It may also need a structured training environment and heuristic to select for generality.
The structured training environment is a set of tasks that train the machine a large breadth of base knowledge and skills to be a general AI.
The heuristic is just the point system : what metric are we selecting AI candidates by. Presumably we want a metric that selects simpler and smaller candidates with architecture that are heavily reused—something that looks like the topology of a brain—but maybe that won’t work.
So the explosion takes several things: compute, recursion, a software stack framework that is composable enough for automated design iteration, a bench, a heuristic.
Nukes weren’t really simple either, there were a lot of steps especially for the first implosion device. It took an immense amount of money and resources from the time physicists realized it was possible.
I think people are ignoring criticality because it hasn’t shown any gain in the history of ai because past systems were too simple. It’s not a proven track to success. What does work is bigass transformers.
I suppose I expect recursive self-improvement to play out in the course of months not years. And I worry groups like OpenAI are insane enough to pursue recursive self improvement as an explicit engineering goal. (Altman seems to be a moral realist, explicitly says he thinks the orthogonality thesis is false.) From the outside, it will appear instant as there will be a perceived discontinuity when the fact that it has achieved a decisive strategic advantage becomes obvious.

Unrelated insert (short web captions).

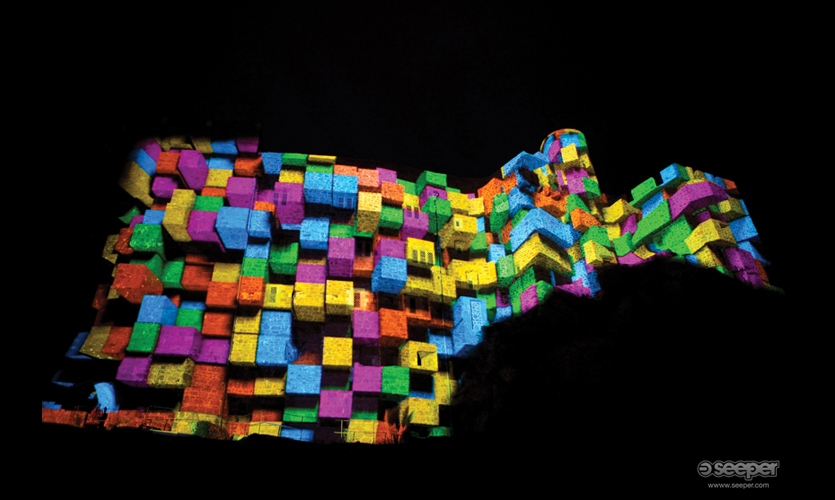 UK-based Seeper has been on the avante-garde of projection mapping. Battle of Branchage (2009) was projected onto the facade of a 13th century Jersey castle off the coast of Normandy, France.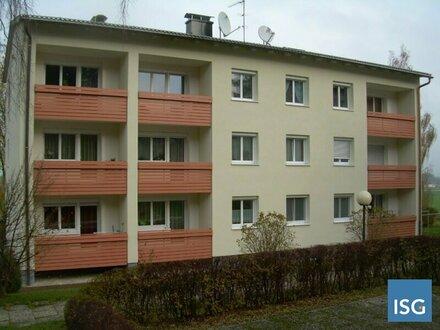 Objekt 268: 3-Zimmerwohnung in Geinberg, Waldstraße 8, Top 7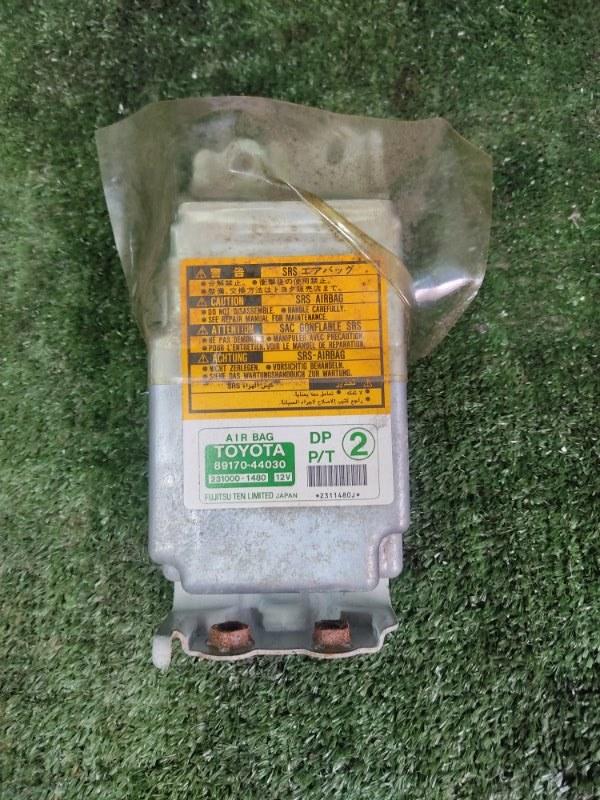 Блок управления airbag Toyota Ipsum CXM10 3CTE 1998 (б/у)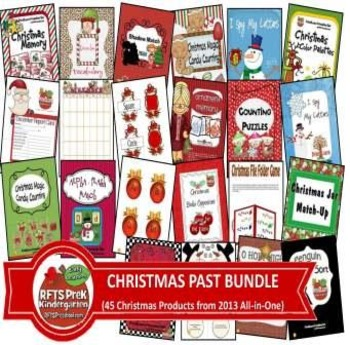 Christmas Past BUNDLE (45 Products)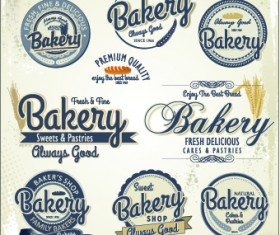 Vintage bakery labels creative vector set 05
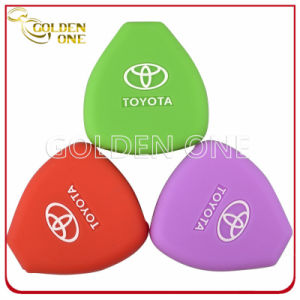 Fashion Style Car Remote Control PVC Car Key Case pictures & photos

Well again remember a nuclear device is a critical mass of weapons grade material.
Anything less than weapons grade and nothing happens.
Anything less than sudden explosive combination of the materials and the device will heat itself up and blast itself apart with sub kiloton yield.
So analogy wise : current llms can “babble” out code that sometimes even works. They are not trained on RL selecting for correct and functional code.
Self improvement by code generation isn’t yet possible.
Other groups have tried making neural networks composable, and using one neural network based agent to design others. It is also not good enough for recursion but this is how autoML works.
Basically our enrichment isn’t high enough and so nothing will happen. The recursion quenches itself before it can start, the first generation output isn’t even functional.
But yes, at some future point in time it WILL be strong enough and crazy shit will happen. I mean think about the nuclear example: all those decades of discovering nuclear physics, fission, the chain reaction, building a nuclear reactor, purifying the plutonium...all that time and the interesting event happened in milliseconds.
It may also need a structured training environment and heuristic to select for generality.
The structured training environment is a set of tasks that train the machine a large breadth of base knowledge and skills to be a general AI.
The heuristic is just the point system : what metric are we selecting AI candidates by. Presumably we want a metric that selects simpler and smaller candidates with architecture that are heavily reused—something that looks like the topology of a brain—but maybe that won’t work.
So the explosion takes several things: compute, recursion, a software stack framework that is composable enough for automated design iteration, a bench, a heuristic.
Nukes weren’t really simple either, there were a lot of steps especially for the first implosion device. It took an immense amount of money and resources from the time physicists realized it was possible.
I think people are ignoring criticality because it hasn’t shown any gain in the history of ai because past systems were too simple. It’s not a proven track to success. What does work is bigass transformers.
I suppose I expect recursive self-improvement to play out in the course of months not years. And I worry groups like OpenAI are insane enough to pursue recursive self improvement as an explicit engineering goal. (Altman seems to be a moral realist, explicitly says he thinks the orthogonality thesis is false.) From the outside, it will appear instant as there will be a perceived discontinuity when the fact that it has achieved a decisive strategic advantage becomes obvious.
Well again remember a nuclear device is a critical mass of weapons grade material.
Anything less than weapons grade and nothing happens.
Anything less than sudden explosive combination of the materials and the device will heat itself up and blast itself apart with sub kiloton yield.
So analogy wise : current llms can “babble” out code that sometimes even works. They are not trained on RL selecting for correct and functional code.
Self improvement by code generation isn’t yet possible.
Other groups have tried making neural networks composable, and using one neural network based agent to design others. It is also not good enough for recursion but this is how autoML works.
Basically our enrichment isn’t high enough and so nothing will happen. The recursion quenches itself before it can start, the first generation output isn’t even functional.
But yes, at some future point in time it WILL be strong enough and crazy shit will happen. I mean think about the nuclear example: all those decades of discovering nuclear physics, fission, the chain reaction, building a nuclear reactor, purifying the plutonium...all that time and the interesting event happened in milliseconds.